Addendum 4. Salter’s revision of South African Oxalis (Oxalidaceae) and some new combinations from Herbertia 48 (1&2) – 1992

Department of Agricultural Development
Winter Rainfall Region, Elsenburg (RSA).

The genus Oxalis, as it occurs in South Africa, is discussed generally in relation to the revision by T.M. Salter (1944).  A brief account is given of Salter’s collecting activities, the distribution and variability of the species, and the problems of classification.  Some new combinations are made.  Particular attention is paid to the section Pardales Salter, and all the 11 species recognised by Salter (many described by him) are combined in one species, namely Oxalis pardalis Jacq.  Two species, Oxalis dentata Jacq. and Oxalis lateriflora Jacq., are reduced under O. livida Jacq.  Similarly Oxalis urbaniana Schltr. and Oxalis callimarginata Weintr. are reduced under Oxalis goniorrhiza Eckl. & Zey.

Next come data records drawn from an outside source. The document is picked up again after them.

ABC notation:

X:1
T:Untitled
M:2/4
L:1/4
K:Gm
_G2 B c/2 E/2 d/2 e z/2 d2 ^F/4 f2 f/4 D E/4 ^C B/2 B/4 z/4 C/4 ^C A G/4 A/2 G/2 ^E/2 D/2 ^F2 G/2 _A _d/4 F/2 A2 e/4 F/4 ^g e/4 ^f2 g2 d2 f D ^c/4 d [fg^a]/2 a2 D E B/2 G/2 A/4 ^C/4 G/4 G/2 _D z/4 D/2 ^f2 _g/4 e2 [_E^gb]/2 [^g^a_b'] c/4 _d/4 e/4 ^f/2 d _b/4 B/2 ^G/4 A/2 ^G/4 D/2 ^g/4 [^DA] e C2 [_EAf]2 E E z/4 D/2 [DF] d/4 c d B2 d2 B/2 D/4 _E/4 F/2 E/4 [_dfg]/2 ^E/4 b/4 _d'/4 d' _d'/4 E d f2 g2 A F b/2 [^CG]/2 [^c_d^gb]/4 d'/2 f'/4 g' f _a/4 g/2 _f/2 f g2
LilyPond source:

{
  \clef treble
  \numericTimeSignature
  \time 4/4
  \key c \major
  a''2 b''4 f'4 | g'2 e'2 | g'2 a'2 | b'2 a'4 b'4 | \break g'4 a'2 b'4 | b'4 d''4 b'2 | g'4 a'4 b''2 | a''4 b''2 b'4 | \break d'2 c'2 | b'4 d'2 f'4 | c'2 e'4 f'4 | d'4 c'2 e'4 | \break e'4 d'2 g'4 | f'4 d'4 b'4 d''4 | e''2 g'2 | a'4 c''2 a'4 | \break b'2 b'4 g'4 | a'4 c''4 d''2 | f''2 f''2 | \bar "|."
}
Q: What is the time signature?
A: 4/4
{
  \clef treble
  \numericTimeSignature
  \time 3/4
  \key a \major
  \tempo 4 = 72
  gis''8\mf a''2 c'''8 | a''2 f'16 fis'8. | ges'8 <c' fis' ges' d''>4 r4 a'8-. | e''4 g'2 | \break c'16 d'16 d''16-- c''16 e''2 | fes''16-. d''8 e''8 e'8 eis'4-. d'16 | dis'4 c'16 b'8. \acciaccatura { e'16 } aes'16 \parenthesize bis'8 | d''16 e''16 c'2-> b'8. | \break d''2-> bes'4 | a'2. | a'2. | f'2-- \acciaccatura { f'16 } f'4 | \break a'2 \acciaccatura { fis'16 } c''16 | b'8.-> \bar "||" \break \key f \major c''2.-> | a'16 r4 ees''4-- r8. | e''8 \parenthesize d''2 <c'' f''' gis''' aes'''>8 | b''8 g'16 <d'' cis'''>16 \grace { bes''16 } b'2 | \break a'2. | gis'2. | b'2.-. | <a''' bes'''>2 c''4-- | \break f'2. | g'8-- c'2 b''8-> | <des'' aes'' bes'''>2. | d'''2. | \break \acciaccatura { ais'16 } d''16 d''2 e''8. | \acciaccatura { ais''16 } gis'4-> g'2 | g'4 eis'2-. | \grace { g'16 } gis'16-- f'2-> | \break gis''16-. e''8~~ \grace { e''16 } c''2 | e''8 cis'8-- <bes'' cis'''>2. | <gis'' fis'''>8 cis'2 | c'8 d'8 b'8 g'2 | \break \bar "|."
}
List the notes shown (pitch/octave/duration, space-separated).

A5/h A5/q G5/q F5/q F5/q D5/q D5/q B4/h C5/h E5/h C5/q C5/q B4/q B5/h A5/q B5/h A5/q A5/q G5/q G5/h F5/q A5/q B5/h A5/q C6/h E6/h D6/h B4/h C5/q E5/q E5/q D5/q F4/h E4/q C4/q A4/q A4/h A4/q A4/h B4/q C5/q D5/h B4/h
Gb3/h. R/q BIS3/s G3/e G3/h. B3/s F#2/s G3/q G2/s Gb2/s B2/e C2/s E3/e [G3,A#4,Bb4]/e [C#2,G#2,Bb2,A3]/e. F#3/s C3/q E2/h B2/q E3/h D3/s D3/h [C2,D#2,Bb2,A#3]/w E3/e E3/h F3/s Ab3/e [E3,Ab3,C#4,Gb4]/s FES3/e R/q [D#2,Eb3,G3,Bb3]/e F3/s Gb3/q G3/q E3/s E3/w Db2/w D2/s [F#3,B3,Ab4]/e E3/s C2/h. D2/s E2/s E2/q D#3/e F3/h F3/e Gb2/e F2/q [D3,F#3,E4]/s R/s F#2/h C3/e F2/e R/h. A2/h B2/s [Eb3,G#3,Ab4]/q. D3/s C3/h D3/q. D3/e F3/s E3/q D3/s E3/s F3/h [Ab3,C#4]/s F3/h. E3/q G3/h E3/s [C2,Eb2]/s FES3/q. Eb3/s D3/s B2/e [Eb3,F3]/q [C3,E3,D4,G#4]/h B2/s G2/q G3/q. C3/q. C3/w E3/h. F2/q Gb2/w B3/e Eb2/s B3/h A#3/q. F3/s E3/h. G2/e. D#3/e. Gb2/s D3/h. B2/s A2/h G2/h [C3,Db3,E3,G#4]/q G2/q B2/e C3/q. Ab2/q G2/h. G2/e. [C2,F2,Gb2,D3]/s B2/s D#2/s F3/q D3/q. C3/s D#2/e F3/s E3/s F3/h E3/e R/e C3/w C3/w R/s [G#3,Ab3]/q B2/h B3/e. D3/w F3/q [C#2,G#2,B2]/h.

Keywords: Oxalis, taxonomy, speciation.

Oxalis is particularly well represented in South America, and the species are also a very prominent component of the flora of the Mediterranean region of South Africa.  This region extends from Luderitz in Namibia, southeastwards to near East London on the southeast coast (Bayer, 1974).  Annual precipitation over this area varies enormously from as little as 100 to over 1400mm/annum.  The area is divided by Rutherford and Westfall (1986) into four distinct biomes on the basis of summer aridity, seasonal distribution of rainfall and on plant growth forms.  Both geology and topography vary enormously so that landscape heterogeneity and soil forms provide great habitat contrasts over short distances.  These factors, together with historical events, probably account for the richness of the Cape flora.  Despite the potential and realised weediness (for example: O. pes-caprae L. and O. caprina L.), many species are spectacularly colourful in autumn and winter and are useful and interesting as horticultural subjects.  T.M. Salter (1944) revised the genus on the basis of his own intensive collecting.  His interest in fact started in 1931, and, although he collected until 1957, serious attention to Oxalis continued only until 1942.